Comparison of inhaler use technique based on inhaler type in elderly patients with respiratory disease
Ha Youn Lee, 1, Jin Hwa Song, 2, Ha-Kyeong Won, 2, Yeonkyung Park, 2, Keun Bum Chung, 2, Hyo-Jeong Lim, 2, Young Mee Ahn, 2, Byoung Jun Lee, MD2
1Division of Pulmonary and Critical Care Medicine, Department of Internal Medicine, Serim General Hospital, Incheon, Republic of Korea
2Division of Pulmonary and Critical Care Medicine, Department of Internal Medicine, Veterans Health Service Medical Center, Seoul, Republic of Korea
Correspondence:  Byoung Jun Lee, Tel: +82-2-2225-1387, Fax: +82-2-487-9586, 
Email: byoungjlee@gmail.com
Received: 4 March 2020   • Revised: 6 June 2020   • Accepted: 28 September 2020
Abstract
Background
We aimed to investigate inhaler device handling in elderly patients.

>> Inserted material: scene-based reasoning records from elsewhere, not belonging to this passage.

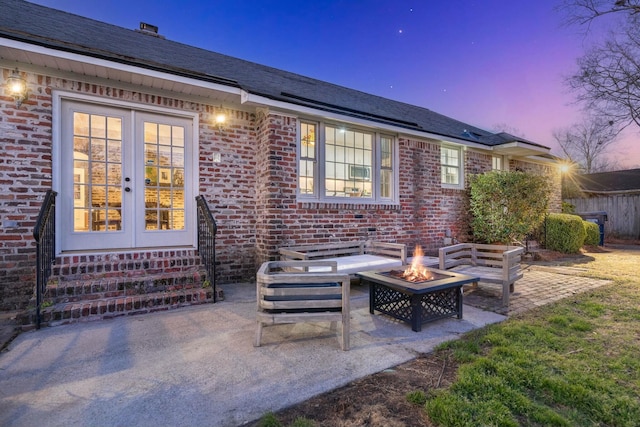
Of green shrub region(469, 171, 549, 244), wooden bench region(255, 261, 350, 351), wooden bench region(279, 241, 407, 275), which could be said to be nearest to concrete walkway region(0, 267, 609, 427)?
wooden bench region(255, 261, 350, 351)

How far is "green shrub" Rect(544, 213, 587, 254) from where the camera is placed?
9.12 metres

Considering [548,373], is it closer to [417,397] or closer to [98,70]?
[417,397]

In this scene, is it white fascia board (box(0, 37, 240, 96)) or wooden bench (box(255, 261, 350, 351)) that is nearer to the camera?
wooden bench (box(255, 261, 350, 351))

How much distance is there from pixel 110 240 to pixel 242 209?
83.6 inches

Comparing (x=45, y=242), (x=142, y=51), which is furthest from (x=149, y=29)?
(x=45, y=242)

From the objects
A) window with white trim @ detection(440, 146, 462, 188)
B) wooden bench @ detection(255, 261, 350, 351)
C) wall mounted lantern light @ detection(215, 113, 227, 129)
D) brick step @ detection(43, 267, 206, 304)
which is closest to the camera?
wooden bench @ detection(255, 261, 350, 351)

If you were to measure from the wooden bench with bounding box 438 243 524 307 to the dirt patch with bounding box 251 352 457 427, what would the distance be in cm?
227

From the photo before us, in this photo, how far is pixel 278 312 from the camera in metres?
2.91

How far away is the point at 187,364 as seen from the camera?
2527 mm

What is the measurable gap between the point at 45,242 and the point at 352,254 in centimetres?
473

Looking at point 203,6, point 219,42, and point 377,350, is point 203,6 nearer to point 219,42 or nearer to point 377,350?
point 219,42

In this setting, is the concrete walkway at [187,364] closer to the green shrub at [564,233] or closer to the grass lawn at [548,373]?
the grass lawn at [548,373]

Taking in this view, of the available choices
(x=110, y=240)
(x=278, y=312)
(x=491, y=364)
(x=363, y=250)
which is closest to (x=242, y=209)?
(x=110, y=240)

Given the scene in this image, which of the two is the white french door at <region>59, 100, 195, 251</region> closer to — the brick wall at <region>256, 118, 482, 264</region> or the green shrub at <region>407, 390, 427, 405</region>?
the brick wall at <region>256, 118, 482, 264</region>
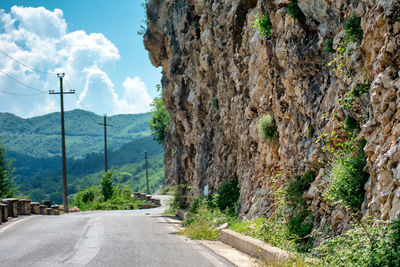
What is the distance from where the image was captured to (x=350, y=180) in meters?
7.34

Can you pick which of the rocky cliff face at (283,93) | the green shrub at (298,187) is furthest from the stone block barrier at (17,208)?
the green shrub at (298,187)

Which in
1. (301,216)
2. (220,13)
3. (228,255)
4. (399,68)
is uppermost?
(220,13)

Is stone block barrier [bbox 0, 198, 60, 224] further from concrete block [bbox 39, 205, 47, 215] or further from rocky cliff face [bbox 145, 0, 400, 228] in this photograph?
rocky cliff face [bbox 145, 0, 400, 228]

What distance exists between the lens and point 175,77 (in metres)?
28.4

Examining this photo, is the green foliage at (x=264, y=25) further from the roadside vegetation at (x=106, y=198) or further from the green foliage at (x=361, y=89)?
Answer: the roadside vegetation at (x=106, y=198)

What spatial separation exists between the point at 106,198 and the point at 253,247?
32.8 meters

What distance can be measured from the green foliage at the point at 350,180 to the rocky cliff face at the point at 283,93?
9.3 inches

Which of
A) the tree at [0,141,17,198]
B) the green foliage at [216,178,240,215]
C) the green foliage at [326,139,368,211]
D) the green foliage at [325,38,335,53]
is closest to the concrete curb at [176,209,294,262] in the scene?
the green foliage at [326,139,368,211]

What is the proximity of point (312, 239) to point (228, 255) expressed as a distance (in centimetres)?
193

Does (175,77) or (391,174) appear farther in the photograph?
(175,77)

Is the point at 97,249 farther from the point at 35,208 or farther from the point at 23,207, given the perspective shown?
the point at 35,208

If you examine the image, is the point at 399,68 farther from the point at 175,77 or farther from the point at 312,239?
the point at 175,77

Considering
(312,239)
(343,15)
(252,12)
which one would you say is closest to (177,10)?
(252,12)

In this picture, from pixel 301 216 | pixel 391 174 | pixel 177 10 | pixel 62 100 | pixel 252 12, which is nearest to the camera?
pixel 391 174
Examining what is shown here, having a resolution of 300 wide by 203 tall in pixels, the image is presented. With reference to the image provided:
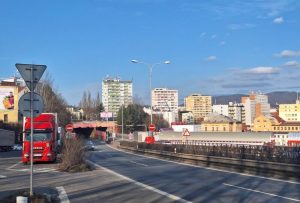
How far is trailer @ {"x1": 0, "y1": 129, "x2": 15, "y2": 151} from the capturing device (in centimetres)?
8229

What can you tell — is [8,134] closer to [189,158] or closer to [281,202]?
[189,158]

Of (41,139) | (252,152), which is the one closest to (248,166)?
(252,152)

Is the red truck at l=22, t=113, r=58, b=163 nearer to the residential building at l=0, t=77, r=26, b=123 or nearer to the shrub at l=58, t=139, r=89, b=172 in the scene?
the shrub at l=58, t=139, r=89, b=172

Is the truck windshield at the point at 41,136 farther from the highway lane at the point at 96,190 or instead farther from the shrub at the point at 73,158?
the highway lane at the point at 96,190

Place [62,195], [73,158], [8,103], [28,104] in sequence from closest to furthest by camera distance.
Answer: [28,104] < [62,195] < [73,158] < [8,103]

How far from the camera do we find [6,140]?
276 ft

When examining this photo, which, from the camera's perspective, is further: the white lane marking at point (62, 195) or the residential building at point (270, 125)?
the residential building at point (270, 125)

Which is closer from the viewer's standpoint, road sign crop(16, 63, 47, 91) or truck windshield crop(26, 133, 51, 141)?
road sign crop(16, 63, 47, 91)

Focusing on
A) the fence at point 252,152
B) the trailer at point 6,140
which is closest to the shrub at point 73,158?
the fence at point 252,152

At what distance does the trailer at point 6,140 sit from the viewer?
270ft

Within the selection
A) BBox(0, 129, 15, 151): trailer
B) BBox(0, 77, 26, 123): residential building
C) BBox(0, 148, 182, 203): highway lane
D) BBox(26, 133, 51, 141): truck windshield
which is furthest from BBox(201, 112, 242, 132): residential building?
BBox(0, 148, 182, 203): highway lane

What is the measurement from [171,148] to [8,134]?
44510 mm

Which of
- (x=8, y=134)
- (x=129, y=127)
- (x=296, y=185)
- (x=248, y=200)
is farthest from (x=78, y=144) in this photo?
(x=129, y=127)

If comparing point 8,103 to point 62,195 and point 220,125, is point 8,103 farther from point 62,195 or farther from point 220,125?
point 62,195
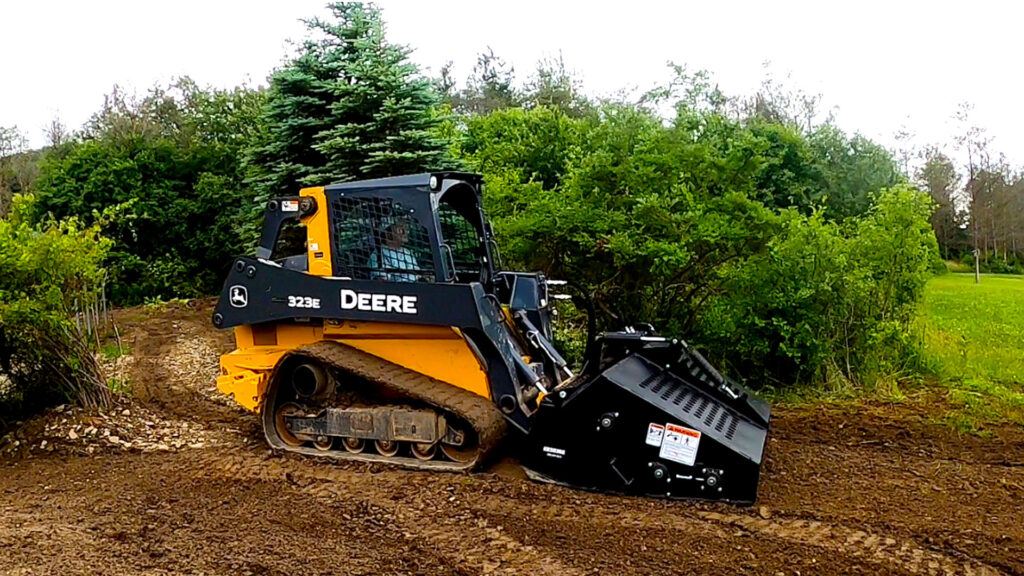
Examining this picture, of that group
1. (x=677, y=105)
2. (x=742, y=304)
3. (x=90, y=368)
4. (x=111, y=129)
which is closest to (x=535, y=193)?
(x=677, y=105)

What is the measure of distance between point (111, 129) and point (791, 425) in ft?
76.1

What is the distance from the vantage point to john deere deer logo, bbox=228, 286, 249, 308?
6.46m

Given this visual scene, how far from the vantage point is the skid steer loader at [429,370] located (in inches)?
208

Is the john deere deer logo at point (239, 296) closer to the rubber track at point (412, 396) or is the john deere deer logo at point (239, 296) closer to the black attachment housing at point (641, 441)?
the rubber track at point (412, 396)

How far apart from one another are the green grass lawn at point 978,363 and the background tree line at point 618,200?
2.03ft

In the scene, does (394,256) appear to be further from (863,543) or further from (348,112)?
(348,112)

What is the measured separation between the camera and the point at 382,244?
6230 millimetres

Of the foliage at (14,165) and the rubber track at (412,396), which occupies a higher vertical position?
the foliage at (14,165)

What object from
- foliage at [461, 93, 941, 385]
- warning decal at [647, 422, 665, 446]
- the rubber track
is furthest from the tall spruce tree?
warning decal at [647, 422, 665, 446]

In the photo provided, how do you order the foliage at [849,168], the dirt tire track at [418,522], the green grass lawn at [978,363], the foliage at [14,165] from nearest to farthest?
the dirt tire track at [418,522] < the green grass lawn at [978,363] < the foliage at [849,168] < the foliage at [14,165]

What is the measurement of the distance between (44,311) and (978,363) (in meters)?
8.79

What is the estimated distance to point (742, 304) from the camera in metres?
8.47

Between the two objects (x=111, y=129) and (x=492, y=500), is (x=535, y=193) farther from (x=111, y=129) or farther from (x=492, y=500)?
(x=111, y=129)

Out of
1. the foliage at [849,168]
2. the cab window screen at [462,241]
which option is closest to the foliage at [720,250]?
the cab window screen at [462,241]
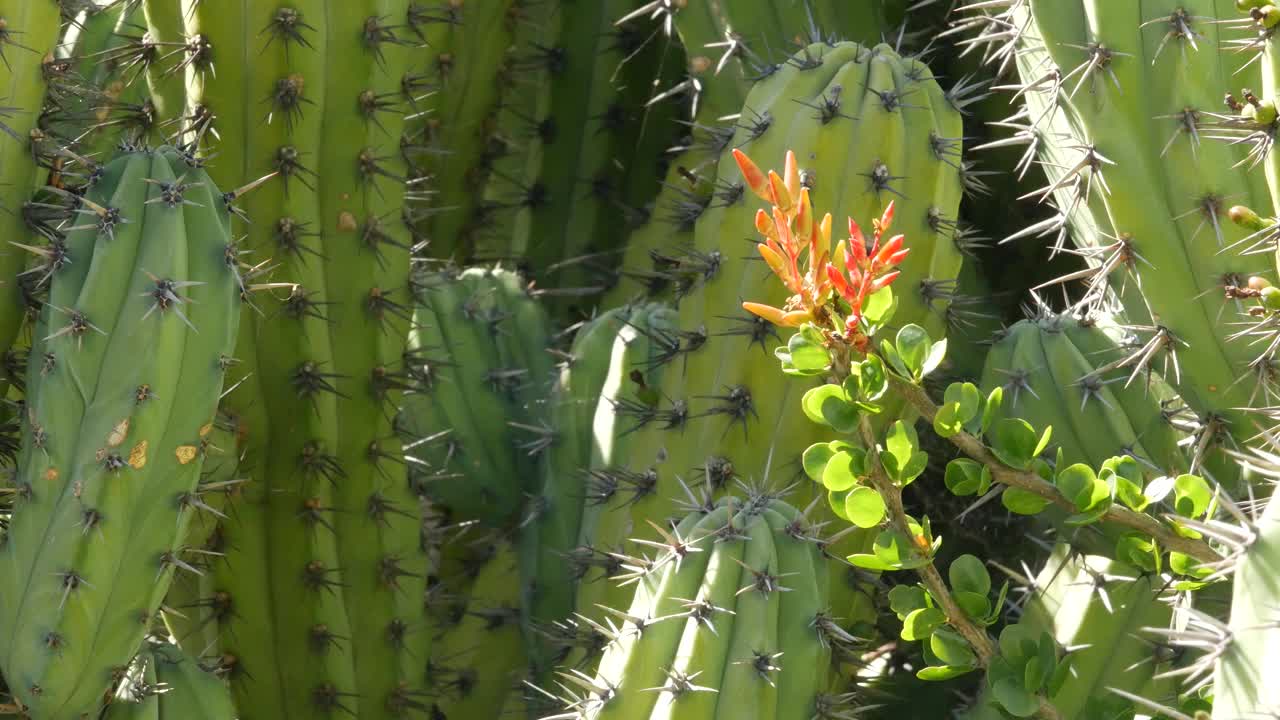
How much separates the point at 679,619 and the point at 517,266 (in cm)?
132

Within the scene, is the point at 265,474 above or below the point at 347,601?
above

Furthermore, we compared inhaler devices with respect to misuse and error correction.
Methods
Inhaler use technique was assessed using standardized checklists at the first and 3-months follow-up visits after retraining. The primary outcome was differences in the acceptable use ratio among inhaler devices. Secondary outcomes included differences in error correction, most common step of misuse, and factors affecting the accuracy of inhaler use.
Results
A total of 251 patients (mean age, 76.4) were included and the handling of 320 devices was assessed in the study. All patients had been trained before, but only 24.7% of them used inhalers correctly. Proportions of acceptable user for Evohaler®, Respimat®, Turbuhaler®, Ellipta®, and Breezhaler®/Handihaler® were 38.7%, 50.0%, 61.4%, 60.8%, and 43.2%, respectively (p=0.026). At the second visit, the acceptable user ratio had increased, and there were no significant differences among inhaler types (Evohaler®, 63.9%; Respimat®, 86.1%; Turbuhaler®, 74.3%; Ellipta®, 64.6%; and Breezhaler®/Handihaler®, 65.3% [p=0.129]). In multivariate analysis, BMI, Turbuhaler®, and Ellipta® showed a positive correlation with the acceptable use of inhalers, whereas the CAT score showed a negative correlation.
Conclusion
New inhalers have been developed, but the accuracy of inhaler use remains low. Elderly patients showed more errors when using pressurized metered-dose inhalers compared to dry powder inhalers and soft mist inhalers. However, there were no differences in misuse among inhaler devices after individual training. The result of this study suggests that repeat training is more important than inhaler type.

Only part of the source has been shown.